What you need to do:
Copy exactly the run of lines that begins at the line with "How far from the camera" and ends at the final line of the entries.

----

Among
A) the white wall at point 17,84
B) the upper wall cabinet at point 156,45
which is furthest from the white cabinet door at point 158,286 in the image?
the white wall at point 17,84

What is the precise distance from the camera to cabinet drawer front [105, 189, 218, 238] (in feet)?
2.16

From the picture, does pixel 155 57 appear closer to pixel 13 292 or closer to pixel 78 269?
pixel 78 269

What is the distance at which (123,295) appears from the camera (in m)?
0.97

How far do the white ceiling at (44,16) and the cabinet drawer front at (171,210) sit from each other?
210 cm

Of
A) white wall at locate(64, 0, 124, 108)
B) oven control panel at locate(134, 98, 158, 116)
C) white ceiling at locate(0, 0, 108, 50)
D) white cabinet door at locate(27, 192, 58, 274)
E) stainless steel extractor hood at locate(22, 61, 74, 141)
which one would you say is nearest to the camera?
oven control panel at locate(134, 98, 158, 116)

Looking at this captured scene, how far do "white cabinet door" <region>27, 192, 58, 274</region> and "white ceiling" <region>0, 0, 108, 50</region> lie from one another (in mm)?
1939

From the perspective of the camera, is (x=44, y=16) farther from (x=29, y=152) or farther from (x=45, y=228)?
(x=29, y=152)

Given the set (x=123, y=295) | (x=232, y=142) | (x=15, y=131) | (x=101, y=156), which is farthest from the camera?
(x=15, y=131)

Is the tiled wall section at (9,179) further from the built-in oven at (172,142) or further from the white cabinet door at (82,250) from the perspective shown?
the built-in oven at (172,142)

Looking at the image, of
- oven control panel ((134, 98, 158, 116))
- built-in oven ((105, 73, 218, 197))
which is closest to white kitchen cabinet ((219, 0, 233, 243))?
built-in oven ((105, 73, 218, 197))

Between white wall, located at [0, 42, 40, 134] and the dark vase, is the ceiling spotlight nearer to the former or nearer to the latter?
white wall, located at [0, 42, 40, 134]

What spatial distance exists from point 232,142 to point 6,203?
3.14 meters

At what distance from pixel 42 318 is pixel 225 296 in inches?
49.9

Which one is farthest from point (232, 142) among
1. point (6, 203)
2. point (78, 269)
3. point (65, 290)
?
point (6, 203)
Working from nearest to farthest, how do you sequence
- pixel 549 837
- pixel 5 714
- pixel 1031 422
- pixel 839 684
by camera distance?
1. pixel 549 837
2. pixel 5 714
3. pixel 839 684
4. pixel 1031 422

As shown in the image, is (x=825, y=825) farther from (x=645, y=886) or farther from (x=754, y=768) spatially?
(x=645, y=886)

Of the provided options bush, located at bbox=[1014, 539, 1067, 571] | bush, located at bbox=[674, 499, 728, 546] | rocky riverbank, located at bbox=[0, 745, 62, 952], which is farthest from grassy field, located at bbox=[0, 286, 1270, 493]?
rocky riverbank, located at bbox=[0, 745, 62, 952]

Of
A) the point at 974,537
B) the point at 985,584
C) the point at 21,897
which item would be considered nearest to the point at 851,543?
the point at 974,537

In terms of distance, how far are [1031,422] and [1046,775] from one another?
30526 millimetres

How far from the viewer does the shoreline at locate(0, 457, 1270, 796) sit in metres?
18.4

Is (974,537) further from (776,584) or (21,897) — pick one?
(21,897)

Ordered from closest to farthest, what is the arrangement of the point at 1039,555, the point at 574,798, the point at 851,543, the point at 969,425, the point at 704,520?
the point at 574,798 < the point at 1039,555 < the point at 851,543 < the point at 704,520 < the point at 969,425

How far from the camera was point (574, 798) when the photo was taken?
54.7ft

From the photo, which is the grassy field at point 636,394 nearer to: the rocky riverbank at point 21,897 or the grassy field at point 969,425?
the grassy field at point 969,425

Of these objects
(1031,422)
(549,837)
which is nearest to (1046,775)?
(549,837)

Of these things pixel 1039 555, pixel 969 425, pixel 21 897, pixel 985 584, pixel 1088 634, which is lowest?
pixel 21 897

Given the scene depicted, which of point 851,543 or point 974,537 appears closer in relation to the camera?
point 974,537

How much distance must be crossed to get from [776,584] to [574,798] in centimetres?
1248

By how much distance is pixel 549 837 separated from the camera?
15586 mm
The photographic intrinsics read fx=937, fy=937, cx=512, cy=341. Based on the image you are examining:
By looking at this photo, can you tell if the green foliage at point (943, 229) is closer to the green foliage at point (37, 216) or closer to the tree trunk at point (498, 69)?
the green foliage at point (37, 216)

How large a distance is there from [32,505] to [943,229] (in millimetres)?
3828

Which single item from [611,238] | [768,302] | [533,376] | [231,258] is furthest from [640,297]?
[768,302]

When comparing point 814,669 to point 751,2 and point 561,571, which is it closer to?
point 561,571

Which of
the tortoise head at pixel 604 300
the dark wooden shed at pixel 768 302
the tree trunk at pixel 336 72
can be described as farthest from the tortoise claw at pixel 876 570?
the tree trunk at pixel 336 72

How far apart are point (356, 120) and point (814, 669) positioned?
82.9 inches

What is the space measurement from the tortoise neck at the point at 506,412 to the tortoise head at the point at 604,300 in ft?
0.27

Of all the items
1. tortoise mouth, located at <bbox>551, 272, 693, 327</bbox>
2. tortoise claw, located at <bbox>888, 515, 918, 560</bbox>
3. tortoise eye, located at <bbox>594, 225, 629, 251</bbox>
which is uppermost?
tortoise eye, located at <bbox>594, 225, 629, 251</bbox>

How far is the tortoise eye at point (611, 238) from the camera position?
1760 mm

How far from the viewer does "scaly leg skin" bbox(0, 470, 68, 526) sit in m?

----

Exercise response:
How far from the camera was point (574, 798) when the photo was taken?
54.7ft

From the photo, which is the grassy field at point 636,394 nearer to: the rocky riverbank at point 21,897 or the grassy field at point 969,425?
the grassy field at point 969,425

Of these objects
(1031,422)
(549,837)
which is nearest to (1046,775)?
(549,837)

Of these things pixel 1039 555, pixel 969 425, pixel 21 897, pixel 985 584, pixel 1088 634, which is lowest?
pixel 21 897

Given the scene depicted, which of point 851,543 or point 974,537 appears closer in relation to the camera?
point 974,537

How much distance must be crossed to get from [776,584] to [574,798] in centimetres?
1248

By how much distance is pixel 549 837 separated from the camera?
15586 mm
The photographic intrinsics read fx=937, fy=937, cx=512, cy=341. Based on the image you are examining:
By looking at this photo, can you tell if the green foliage at point (943, 229) is closer to the green foliage at point (37, 216) or closer to the tree trunk at point (498, 69)?
the green foliage at point (37, 216)

How large a distance is there from [32,505] to [943,229] (in millimetres)?
3828

Which single item from [611,238] | [768,302] | [533,376] | [231,258] is furthest from [640,297]?
[768,302]

When comparing point 814,669 to point 751,2 and point 561,571, which is it closer to?
point 561,571

Which of
the tortoise head at pixel 604 300
the dark wooden shed at pixel 768 302
the tree trunk at pixel 336 72
can be described as farthest from the tortoise claw at pixel 876 570?
the tree trunk at pixel 336 72

How far apart are point (356, 120) and point (814, 669) positioned?
82.9 inches

What is the space measurement from the tortoise neck at the point at 506,412 to the tortoise head at the point at 604,300 in ft?
0.27

Of all the items
1. tortoise mouth, located at <bbox>551, 272, 693, 327</bbox>
2. tortoise claw, located at <bbox>888, 515, 918, 560</bbox>
3. tortoise eye, located at <bbox>594, 225, 629, 251</bbox>
which is uppermost?
tortoise eye, located at <bbox>594, 225, 629, 251</bbox>

How far is the tortoise eye at point (611, 238) from the camera position?
1760 mm

How far from the viewer does "scaly leg skin" bbox(0, 470, 68, 526) sit in m?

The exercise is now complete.